Implications for Detecting Financial Crime

While this centralised system is designed to simplify payment processes, if the old account numbers are not correctly integrated with the new IBAN system there are significant implications for Anti-Money Laundering (AML) and fraud detection operations.The cornerstone of an effective detection system is the ability to build up a unique picture of each customer, across their accounts, using behavioural profiling to identify transactional patterns and activity which is out of the ordinary and potentially suspicious. Account numbers (that money is sent to or received from)are an important component of this. Receiving money from the same account,but one that is using a new number, can break the crucial historic intelligence attached to the customer and will hinder future detection and compliance activities.

There are a number of possible approaches that institutions may take when faced with this issue, such as inclusion of the use of algorithms to translate IBAN data to account number data, or the use of a professional services team for a one-time migration of the legacy account numbers to IBAN. Some may simply accept the break in visibility of the transactional and relational history of the account.

A second key consideration for AML will be the conceptual loss of distinction between domestic and international payments within Europe, another important piece of information when determining account activity which may be of higher risk.For AML and fraud detection purposes, it is likely that banks will still want to be able to differentiate between these two types of payment, yet as soon as domestic payments are tagged as different to cross-border payments the crux of the SEPA initiative – a single European payments area– falls by the wayside.

Opportunity for More Robust Financial Controls

One of the central benefits of SEPA is the cost savings that will be possible through enabling organisations to consolidate banking relationships, and associated financial processes, across the SEPA zone.Through removal of the concept of domestic and cross-border Euro payments, organisations will no longer need a payments partner in each country. This presents opportunity for process optimisation and centralisation throughout the financial process, including the implementation of enterprise reconciliation controls.

In order to comply with SEPA requirements, payment instructions will need to comply with the ISO2022 XML message standards.  Reconciliation technology and infrastructure will also need to handle the ISO 20022 messages. SEPA payment messages carry enriched content compared to legacy messages and this additional remittance information presents new opportunities for straight-through processing that could enable higher levels of automation in the matching process.

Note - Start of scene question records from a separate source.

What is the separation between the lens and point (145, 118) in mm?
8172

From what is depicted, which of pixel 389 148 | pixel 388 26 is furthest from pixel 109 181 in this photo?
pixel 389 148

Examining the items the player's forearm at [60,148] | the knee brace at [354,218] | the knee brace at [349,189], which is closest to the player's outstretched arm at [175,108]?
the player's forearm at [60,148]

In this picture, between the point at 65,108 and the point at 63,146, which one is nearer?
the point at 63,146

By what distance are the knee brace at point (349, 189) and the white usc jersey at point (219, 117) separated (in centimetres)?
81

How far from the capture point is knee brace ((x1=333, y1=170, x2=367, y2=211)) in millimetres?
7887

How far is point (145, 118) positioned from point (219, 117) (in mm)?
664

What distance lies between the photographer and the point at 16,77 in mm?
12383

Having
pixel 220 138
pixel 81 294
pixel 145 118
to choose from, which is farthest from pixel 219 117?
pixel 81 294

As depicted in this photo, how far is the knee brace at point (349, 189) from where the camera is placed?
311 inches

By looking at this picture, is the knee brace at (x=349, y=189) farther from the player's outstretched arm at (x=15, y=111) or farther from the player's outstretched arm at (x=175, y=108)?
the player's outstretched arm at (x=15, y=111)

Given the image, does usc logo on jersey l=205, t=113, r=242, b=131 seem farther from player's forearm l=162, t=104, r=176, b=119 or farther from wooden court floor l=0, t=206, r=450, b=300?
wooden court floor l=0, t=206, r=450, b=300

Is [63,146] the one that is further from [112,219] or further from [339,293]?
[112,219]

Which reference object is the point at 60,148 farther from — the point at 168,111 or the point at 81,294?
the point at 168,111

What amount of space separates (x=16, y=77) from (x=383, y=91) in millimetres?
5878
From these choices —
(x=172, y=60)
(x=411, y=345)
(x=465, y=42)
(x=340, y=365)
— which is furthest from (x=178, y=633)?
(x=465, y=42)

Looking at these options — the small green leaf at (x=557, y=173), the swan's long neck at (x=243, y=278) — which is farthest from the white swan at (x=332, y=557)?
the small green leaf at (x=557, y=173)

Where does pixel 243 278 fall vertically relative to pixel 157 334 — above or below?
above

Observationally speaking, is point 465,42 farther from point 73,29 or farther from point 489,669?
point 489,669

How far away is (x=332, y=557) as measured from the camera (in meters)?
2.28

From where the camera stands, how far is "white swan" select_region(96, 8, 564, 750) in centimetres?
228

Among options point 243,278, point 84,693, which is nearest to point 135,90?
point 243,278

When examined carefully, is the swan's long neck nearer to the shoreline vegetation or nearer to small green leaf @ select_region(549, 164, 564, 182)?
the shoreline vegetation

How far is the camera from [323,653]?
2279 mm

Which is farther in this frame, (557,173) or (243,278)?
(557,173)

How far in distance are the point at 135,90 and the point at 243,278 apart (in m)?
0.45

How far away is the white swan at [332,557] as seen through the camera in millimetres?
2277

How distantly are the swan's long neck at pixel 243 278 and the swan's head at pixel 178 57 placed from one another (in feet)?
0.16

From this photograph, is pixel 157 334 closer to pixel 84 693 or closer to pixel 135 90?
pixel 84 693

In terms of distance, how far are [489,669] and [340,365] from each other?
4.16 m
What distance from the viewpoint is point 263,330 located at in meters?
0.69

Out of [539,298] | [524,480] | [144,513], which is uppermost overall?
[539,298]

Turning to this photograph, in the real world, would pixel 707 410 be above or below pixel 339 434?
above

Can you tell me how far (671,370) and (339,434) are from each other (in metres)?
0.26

Again, there is significant potential for cost reduction here, through reducing costs involved in key processes such as data transformation, enrichment, loading and matching -as well as reducing manual workloads and allowing staff to be reallocated to higher value activities.

When consolidating back office processes, an organisation must consider the design of the process.  As any Euro payment may actually be a cross-border payment, reconciliation controls for all transactions must reflect the level of stringency currently applied to cross-border payments.  This may require implementation of additional approval controls for payment release, or even for the review and attestation of reconciliation controls to support stricter audit requirements.

With the February 2014 deadline for SEPA compliance looming, all organisations should be well underway with their preparations – identifying which processes will be affected and implementing IBAN and message format compliance.

Although at first glance many regulations look to be more of a burden than an opportunity, for the organisations that look beyond simple compliance there are significant benefits to be gained from the improved efficiency and controls that reconciliation standardisation and centralisation will offer.